When Matthews stepped into the dock he was crying bitterly.

While Mr. Frayling was stating the facts of the case the accused had to be supported.


A police-sergeant, while giving evidence, was interrupted by the prisoner, who said the woman fell downstairs when drunk, and that she was not murdered. He further stated that six women were fighting in his shop that night, that he took the knives away from them.

The prisoner became violent during the course of the hearing of the evidence, and had to be held down.

A police constable gave evidence that he had heard there was a disturbance in No. 5, Thomas street, and he kept observation upon it.

The prisoner again interrupted, stating that he was at “the Australian” at the time when the murder took place, that his wife was dead and deserved to be dead, as they were all a bad lot.

During the hearing of further evidence the prisoner broke out again in incoherent talk.

The magistrate told him he would be obliged to adjourn the case until tomorrow.

The prisoner continued his interruptions, on which the magistrate adjourned the case for a week, Mr. Searle, the prisoner’s solicitor, asking that a dose of quietening medicine should be given to him before he was brought up. The magistrate assented, providing it would not interfere with his intellect.”


Following a final court appearance on the 7th of December 1894, at which he was merely remanded for a further seven days, George Henry Matthews was pronounced insane.

The St James’s Gazette reported on the decision in its edition of the 13th of December 1894:-

“The prisoner, George Henry Matthews, who stands remanded for the wilful murder of a woman in a coffee house in Whitechapel, was, by the desire of the Secretary of State, examined yesterday by two justices of the peace and two medical practitioners, who pronounced Matthews to be a dangerous lunatic.

The Home Secretary will, in due course, order his removal to the Criminal Lunatic Asylum, Broadmoor.

The hospital accommodation at Holloway Gaol is in a very imperfect state for a house of detention, not having been remodelled since the gaol was used for convicts only, and therefore it would have been unsafe to have detained Matthews there to go before the jury at the January sessions at the Old Bailey, as is usual in such cases.”


And so, George Henry Matthews was taken to Broadmoor Asylum, where he remained until his death in 1906.

Today, his coffee shop – and the scene of the murder, is a textile shop on a short stretch of road that runs from Whitehapel Road through to Durward Street.

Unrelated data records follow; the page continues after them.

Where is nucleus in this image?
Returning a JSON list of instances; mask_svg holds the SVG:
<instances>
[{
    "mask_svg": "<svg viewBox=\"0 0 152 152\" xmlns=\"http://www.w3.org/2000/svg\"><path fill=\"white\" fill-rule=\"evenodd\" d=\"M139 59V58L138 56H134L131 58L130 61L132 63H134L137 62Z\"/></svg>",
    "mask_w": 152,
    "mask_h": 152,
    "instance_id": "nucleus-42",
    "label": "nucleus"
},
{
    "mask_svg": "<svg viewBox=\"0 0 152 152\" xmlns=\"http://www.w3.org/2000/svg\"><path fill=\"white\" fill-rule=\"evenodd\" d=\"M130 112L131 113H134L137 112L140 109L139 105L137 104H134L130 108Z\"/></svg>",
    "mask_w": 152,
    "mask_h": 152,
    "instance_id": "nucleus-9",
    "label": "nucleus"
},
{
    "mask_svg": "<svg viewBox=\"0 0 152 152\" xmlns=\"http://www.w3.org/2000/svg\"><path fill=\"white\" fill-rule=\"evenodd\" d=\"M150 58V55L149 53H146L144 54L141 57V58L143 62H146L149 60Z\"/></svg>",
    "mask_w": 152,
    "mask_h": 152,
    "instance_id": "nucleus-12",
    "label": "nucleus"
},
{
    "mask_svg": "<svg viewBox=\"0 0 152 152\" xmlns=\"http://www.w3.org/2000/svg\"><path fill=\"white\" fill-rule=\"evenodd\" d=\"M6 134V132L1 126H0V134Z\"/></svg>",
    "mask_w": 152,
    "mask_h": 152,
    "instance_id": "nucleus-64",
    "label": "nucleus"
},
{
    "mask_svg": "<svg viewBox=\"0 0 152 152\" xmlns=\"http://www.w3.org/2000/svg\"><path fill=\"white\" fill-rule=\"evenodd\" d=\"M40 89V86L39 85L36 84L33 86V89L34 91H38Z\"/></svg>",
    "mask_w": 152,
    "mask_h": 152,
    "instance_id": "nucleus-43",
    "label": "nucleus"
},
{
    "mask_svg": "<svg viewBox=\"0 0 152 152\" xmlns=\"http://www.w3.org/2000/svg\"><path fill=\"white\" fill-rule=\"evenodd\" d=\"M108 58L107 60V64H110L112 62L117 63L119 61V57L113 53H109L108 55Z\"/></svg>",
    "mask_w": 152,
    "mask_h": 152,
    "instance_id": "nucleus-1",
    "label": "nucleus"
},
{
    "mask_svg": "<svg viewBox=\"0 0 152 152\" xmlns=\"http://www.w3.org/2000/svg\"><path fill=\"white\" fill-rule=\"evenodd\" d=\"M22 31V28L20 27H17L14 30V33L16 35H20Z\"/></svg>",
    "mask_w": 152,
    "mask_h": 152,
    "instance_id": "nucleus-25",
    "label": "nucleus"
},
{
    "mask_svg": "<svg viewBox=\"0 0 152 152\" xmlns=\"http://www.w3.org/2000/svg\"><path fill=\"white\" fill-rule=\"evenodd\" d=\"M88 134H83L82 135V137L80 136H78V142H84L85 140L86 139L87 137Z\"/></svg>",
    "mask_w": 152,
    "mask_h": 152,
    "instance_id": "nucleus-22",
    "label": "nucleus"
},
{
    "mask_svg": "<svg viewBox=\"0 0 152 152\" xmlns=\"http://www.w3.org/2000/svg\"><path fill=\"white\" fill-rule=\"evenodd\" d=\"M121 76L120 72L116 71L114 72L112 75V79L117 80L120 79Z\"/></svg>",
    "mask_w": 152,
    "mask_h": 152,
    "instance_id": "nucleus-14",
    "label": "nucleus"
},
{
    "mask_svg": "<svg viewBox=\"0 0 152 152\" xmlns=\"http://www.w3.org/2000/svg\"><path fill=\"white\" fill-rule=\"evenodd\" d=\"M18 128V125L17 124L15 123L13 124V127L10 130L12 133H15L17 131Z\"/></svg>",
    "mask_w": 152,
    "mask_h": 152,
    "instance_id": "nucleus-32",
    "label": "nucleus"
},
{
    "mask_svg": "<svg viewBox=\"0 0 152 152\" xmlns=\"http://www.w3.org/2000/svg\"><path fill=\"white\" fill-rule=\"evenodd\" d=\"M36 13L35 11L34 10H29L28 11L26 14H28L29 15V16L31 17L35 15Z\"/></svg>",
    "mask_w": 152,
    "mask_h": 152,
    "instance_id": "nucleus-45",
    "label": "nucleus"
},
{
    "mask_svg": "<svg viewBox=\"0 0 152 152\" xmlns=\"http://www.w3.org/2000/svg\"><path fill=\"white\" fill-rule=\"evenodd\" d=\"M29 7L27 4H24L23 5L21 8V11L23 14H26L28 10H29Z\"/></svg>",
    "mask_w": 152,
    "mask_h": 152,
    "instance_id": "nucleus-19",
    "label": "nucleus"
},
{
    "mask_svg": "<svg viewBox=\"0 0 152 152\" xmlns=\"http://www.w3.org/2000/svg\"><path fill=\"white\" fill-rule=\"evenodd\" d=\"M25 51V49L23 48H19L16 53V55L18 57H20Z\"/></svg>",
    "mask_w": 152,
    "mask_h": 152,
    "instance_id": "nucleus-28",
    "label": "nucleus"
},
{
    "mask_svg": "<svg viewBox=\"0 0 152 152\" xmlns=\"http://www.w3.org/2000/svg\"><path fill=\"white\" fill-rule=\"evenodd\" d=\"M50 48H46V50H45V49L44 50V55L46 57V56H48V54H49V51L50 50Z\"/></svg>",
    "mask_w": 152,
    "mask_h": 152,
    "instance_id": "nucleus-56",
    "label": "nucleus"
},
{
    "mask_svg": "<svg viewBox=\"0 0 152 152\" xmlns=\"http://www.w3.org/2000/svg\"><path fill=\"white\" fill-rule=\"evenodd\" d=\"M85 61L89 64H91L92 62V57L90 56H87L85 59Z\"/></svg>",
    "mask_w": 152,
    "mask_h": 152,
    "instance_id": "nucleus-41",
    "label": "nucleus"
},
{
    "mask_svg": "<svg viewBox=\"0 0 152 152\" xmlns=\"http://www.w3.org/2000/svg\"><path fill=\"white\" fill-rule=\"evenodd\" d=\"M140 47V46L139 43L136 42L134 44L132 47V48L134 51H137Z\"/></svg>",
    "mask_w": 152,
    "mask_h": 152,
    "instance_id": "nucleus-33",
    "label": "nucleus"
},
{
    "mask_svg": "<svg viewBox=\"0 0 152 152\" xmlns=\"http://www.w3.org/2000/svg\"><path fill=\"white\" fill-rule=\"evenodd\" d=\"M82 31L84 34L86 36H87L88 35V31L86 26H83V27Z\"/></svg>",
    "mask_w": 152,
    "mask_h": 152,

However, you will not find Thomas Street on a modern map of London, since its name has been changed to Fulbourne Street.

But, the house still stands and serves to remind us – if we wish to be reminded, that is – of another long ago crime committed by a local lunatic who was considered by his family and friends to be a little “odd” and whose real danger to those he encountered was not realised until it was too late – at least for Mrs Maria Damyon.